> _About this exercise_: Here is the listing. Report each line in it that contains the string "over".

※

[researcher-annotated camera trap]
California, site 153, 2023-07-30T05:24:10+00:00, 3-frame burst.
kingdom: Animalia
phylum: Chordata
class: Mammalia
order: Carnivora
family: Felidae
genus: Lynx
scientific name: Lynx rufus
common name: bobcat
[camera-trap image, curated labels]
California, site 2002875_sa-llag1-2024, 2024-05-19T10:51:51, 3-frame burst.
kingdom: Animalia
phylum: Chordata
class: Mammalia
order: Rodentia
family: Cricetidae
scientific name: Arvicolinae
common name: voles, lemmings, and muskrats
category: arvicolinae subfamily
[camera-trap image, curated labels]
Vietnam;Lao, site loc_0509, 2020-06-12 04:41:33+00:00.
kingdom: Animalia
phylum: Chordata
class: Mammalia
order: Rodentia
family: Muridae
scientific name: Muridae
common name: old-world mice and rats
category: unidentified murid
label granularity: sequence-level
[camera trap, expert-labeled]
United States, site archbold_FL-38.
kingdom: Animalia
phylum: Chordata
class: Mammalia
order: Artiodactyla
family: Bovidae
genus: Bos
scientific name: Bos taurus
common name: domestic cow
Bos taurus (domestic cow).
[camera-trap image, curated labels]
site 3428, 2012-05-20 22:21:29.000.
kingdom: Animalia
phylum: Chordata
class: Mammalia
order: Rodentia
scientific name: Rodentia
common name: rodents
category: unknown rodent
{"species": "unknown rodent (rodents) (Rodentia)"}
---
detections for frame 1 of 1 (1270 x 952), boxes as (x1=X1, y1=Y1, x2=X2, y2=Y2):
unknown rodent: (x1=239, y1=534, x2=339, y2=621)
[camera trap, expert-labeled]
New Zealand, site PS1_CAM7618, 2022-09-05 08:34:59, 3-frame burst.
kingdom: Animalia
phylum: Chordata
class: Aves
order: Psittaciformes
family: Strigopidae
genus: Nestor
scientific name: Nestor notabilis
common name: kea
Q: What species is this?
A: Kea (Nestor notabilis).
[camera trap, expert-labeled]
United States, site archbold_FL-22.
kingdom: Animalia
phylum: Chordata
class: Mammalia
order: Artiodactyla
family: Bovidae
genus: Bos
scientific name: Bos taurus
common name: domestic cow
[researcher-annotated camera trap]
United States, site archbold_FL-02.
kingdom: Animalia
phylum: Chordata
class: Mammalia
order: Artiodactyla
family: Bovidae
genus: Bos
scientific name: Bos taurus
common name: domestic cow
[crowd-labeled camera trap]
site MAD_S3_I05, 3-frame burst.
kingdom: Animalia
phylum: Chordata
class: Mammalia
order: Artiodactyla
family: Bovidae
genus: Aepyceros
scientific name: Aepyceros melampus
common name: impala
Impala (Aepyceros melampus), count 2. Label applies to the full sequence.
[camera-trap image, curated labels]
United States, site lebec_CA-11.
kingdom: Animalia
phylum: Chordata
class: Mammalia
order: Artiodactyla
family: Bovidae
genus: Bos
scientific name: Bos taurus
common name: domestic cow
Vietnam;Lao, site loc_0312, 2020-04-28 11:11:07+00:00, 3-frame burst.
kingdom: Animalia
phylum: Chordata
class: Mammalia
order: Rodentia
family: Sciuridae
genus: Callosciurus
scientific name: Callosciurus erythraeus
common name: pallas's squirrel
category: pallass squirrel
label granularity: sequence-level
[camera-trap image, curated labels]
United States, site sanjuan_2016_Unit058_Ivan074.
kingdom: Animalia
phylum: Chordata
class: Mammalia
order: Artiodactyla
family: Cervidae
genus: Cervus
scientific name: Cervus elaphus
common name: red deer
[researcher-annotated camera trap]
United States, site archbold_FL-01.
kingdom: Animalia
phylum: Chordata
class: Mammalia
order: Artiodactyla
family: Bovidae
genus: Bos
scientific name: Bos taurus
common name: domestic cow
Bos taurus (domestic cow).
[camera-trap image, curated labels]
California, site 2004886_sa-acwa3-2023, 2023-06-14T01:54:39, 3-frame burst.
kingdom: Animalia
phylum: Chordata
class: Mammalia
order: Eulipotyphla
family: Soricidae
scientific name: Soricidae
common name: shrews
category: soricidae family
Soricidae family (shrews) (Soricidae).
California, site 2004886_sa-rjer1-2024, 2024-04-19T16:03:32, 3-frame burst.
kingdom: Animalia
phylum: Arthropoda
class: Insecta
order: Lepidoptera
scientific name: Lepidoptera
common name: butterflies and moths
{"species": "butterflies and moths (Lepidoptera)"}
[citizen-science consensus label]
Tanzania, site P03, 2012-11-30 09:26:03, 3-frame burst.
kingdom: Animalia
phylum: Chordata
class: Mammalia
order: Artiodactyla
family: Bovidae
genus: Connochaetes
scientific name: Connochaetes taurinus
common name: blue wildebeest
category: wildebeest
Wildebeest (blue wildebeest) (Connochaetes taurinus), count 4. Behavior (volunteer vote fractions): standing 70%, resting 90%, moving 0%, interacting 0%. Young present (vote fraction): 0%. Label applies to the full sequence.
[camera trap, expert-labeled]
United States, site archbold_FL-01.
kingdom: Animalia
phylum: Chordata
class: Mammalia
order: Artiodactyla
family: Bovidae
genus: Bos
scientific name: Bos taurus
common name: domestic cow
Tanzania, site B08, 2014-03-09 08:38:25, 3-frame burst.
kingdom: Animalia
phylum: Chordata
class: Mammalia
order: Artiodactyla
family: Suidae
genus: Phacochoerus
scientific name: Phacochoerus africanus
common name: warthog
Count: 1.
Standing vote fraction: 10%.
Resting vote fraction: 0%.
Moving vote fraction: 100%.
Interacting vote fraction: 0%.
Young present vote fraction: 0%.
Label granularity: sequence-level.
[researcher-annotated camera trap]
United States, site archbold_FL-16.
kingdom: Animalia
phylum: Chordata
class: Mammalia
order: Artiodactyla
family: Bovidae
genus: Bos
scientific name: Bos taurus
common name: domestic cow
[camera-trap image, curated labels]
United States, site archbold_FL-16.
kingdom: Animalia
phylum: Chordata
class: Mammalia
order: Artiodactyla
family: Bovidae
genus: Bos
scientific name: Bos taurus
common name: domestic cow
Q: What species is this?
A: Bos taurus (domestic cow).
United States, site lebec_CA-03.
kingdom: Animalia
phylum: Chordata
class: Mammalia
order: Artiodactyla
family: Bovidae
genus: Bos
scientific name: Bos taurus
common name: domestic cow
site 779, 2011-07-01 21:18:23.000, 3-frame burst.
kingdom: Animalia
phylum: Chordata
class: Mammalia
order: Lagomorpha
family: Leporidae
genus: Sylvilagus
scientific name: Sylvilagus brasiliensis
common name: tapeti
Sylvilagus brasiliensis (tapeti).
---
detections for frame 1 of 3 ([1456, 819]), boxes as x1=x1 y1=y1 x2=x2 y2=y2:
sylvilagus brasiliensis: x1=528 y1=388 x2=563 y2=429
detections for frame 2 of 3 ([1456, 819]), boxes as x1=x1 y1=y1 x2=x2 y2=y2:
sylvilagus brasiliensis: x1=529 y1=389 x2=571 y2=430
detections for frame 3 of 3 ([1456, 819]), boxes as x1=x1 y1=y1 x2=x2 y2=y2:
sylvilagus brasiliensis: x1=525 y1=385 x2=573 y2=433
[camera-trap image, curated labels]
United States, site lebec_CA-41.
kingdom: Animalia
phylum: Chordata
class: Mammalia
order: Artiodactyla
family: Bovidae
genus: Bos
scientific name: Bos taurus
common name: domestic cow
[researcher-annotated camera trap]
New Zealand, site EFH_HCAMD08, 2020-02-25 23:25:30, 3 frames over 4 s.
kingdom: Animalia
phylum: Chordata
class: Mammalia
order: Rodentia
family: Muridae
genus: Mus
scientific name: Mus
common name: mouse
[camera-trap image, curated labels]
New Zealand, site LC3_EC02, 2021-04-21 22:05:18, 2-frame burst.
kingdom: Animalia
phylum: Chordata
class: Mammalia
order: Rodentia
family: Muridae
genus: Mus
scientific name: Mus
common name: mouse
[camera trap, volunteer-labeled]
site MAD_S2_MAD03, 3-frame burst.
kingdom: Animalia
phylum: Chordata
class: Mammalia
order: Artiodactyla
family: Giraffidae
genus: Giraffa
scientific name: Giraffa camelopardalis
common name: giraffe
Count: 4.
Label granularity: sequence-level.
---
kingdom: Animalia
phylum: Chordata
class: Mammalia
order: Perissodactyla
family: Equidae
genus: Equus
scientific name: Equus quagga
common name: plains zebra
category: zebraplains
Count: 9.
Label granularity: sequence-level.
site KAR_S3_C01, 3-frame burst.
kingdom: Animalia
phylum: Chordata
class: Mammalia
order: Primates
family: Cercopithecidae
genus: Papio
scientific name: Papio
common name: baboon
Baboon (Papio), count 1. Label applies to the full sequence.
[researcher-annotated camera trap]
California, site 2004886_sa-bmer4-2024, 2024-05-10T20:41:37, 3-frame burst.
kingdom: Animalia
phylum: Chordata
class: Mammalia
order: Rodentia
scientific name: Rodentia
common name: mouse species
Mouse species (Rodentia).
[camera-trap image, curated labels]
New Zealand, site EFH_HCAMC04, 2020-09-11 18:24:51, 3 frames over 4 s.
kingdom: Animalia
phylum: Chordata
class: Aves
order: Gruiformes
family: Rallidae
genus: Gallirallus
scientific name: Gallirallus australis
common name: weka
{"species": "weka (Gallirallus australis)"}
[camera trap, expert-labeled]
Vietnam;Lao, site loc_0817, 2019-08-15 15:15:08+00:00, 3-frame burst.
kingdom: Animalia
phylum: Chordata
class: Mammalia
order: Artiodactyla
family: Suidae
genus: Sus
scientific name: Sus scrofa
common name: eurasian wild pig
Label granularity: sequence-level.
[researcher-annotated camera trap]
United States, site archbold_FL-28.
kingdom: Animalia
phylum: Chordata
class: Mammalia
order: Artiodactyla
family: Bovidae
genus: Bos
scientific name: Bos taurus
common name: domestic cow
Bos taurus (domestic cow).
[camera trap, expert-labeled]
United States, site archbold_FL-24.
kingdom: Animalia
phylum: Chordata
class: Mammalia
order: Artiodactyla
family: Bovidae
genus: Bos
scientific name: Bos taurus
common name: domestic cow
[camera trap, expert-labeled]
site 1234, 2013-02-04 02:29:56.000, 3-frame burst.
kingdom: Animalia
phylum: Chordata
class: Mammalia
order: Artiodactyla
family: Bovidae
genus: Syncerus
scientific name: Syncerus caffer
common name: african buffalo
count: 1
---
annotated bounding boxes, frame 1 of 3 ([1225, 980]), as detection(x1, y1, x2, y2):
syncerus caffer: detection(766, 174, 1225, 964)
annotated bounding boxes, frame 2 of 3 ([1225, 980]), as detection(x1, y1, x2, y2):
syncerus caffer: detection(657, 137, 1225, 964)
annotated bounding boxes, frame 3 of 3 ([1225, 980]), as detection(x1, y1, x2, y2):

※

> _Result for this task_:
New Zealand, site EFH_HCAMD08, 2020-02-25 23:25:30, 3 frames over 4 s.
New Zealand, site EFH_HCAMC04, 2020-09-11 18:24:51, 3 frames over 4 s.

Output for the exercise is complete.